NOTICE: Posting schedule is irregular. I hope to get back to a regular schedule as the day-job allows.

Wednesday, February 22, 2012

The GUIDE: Neuromuscular Diseases [Full link to blog for email clients.][FT:C44]

I am running into some commitments on the Day Job that have derailed my ability to get the next series of blogs written, so instead of launching right into the blogs on the "Three-M's" of Multiple Sclerosis (MS), Myasthenia Gravis (MG) and Muscular Dystrophy (MD), I am writing this brief introduction to the topic.

Neuromuscular diseases are basically those disorders in which the majority of damage is to the nerves that carry signals from the brain/spinal cord to the muscles.  Essentially, the breakdown in communication can be in the brain (but we have covered those syndromes elsewhere), in the spinal cord, in the nerves as they leave the spinal cord, at the junction between nerve and muscle, or in the muscle itself.

Technically, the catch-all term "muscular dystrophy" refers to the latter category - those diseases or disorders in which theproblem is with the muscles themselves.  However, common use includes amyotrophic lateral sclerosis (ALS - Lou Gehrig's Disease, which we'll cover later), MS and MG - particularly when mentioned in a fundraising telethon.

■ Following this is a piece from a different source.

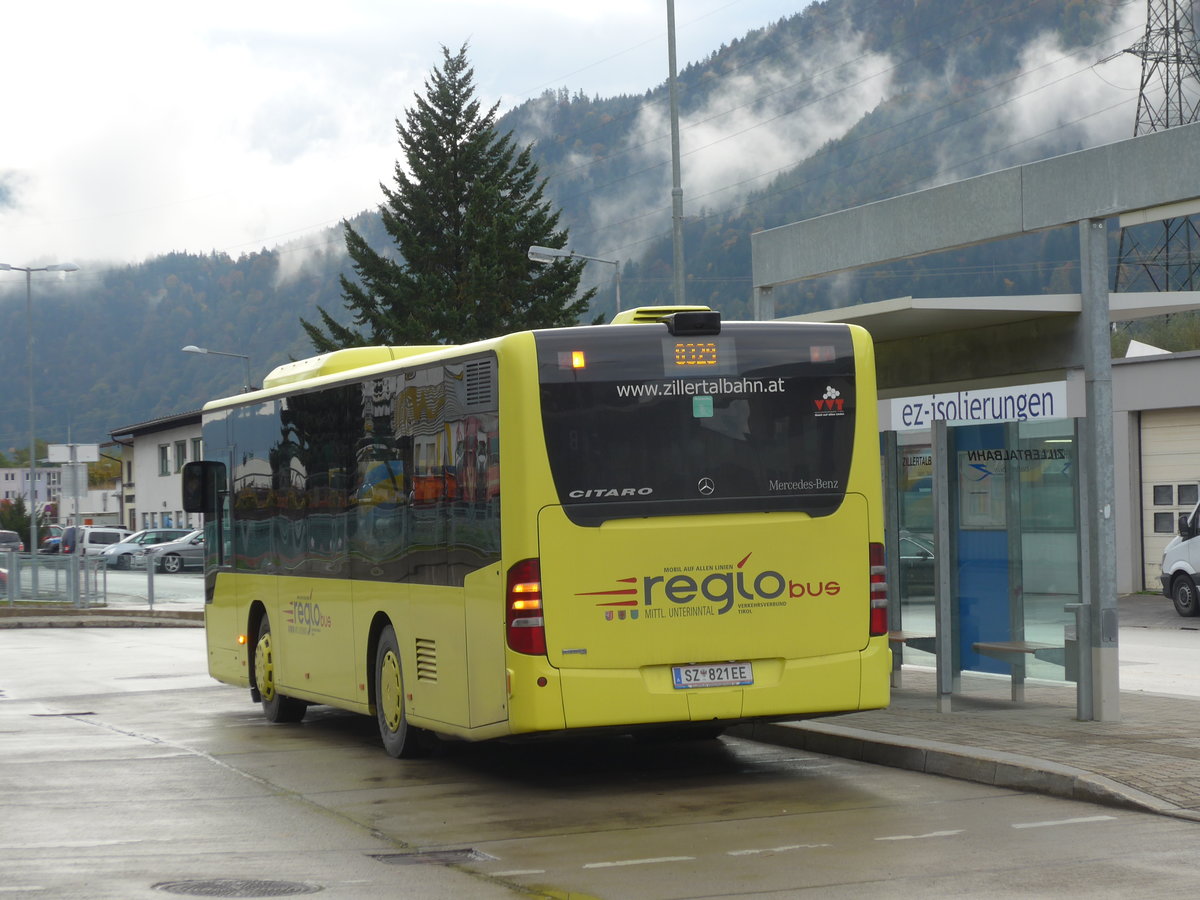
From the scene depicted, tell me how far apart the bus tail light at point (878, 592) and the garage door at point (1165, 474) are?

Several significant differences exist with respect to the MD-category of diseases.  Again, MD is a catch-all term, but the implication is a disorder of the muscles.  MS is a disorder of the nerves, both in the brain & spinal cord and between spinal cord and muscle.  The "insulation" that allows nerves to conduct electrical activity very fast over long distances begins to break down in MS.  This results in muscle spasm and weakness, but also pain and distorted sensation.  MG is specifically a disease of the chemical neurotransmitter receptors at the junction between nerve and muscle.  The bodies own immune system attacks the proteins at the junction, preventing the neurotransmitter from being recognized by the muscle, weakening the signals from brain to muscle.  ALS is a disease in which the nerve axons themselves begin to die.  Each of these disease disconnects the brain from the muscles, and in some cases, the brain from the sensory receptors for touch and position of the body.  Muscle weakness, tremors, spasms and pain are the result.

We'll resume the next blog with a look at Multiple Sclerosis, causes, and treatments, followed by Myasthenia Gravis, Muscular Dystrophy, then ALS.